Num modelo prático, alternância entre milho e soja de um ano para o outro é a mais utilizada pelos agricultores. Cristiano Pierdoná, produtor na localidade de Santo Antonio do Capinzal, distante 9 quilômetros do centro de Passo Fundo, não abre mão desse sistema, que além de trazer boa produtividade requer alguns cuidados para que toda a lavoura seja beneficiada.
Além de proporcionar a produção diversificada de alimentos e outros produtos agrícolas, se adotada e conduzida de modo adequado e por um período suficientemente longo, essa prática melhora as características físicas, químicas e biológicas do solo; auxilia no controle de plantas daninhas, doenças e pragas; repõe matéria orgânica e protege o solo da ação dos agentes climáticos e ajuda a viabilização do sistema de semeadura direta e dos seus efeitos benéficos sobre a produção agropecuária e sobre o ambiente como um todo.
“Nesse planejamento é necessário considerar que não basta apenas estabelecer e conduzir a melhor sequência de culturas, dispondo-as nas diferentes glebas da propriedade.
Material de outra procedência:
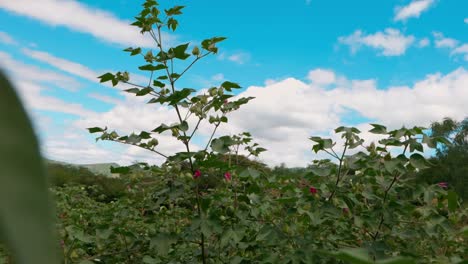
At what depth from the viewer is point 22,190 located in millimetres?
128

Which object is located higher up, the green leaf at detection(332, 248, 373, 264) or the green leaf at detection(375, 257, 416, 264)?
the green leaf at detection(332, 248, 373, 264)

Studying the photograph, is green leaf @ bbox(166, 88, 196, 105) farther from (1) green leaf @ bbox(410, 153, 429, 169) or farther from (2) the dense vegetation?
(1) green leaf @ bbox(410, 153, 429, 169)

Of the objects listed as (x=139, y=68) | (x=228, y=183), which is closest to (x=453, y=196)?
(x=228, y=183)

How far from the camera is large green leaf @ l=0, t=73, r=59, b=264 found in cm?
12

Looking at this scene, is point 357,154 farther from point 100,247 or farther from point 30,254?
point 30,254

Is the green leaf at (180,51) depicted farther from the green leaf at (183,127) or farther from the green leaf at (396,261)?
the green leaf at (396,261)

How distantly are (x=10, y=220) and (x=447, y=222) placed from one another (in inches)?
91.8

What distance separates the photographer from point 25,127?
0.44 feet

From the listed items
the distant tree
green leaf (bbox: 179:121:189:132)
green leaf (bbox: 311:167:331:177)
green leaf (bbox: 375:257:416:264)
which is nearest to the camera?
green leaf (bbox: 375:257:416:264)

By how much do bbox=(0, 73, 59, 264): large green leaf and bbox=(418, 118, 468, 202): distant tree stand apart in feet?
72.1

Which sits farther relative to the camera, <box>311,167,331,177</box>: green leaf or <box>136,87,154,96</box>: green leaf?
<box>136,87,154,96</box>: green leaf

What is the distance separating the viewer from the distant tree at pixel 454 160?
22416 mm

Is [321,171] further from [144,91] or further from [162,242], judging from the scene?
[144,91]

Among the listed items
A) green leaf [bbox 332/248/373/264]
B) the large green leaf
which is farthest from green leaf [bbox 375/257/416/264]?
the large green leaf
É necessário que o agricultor utilize todas as demais tecnologias a sua disposição”, explica. Neste caso diz que é indispensável adotar algumas práticas: controle de erosão, calagem, adubação, verificar a qualidade e o tratamento de sementes, a época e densidade de semeadura e as cultivares adaptadas.
Em sua propriedade, o milho plantado numa área de aproximadamente 150 hectares, mesmo com as geadas tardias do mês de setembro último, obteve boa produtividade. Já a cultura do soja, que está em desenvolvimento final da vagem, deverá apresentar uma das maiores produtividade da história. “Cuidei para realizar todas as aplicações de herbicidas e pesticidas no período indicado e tenho a esperança em bons resultados.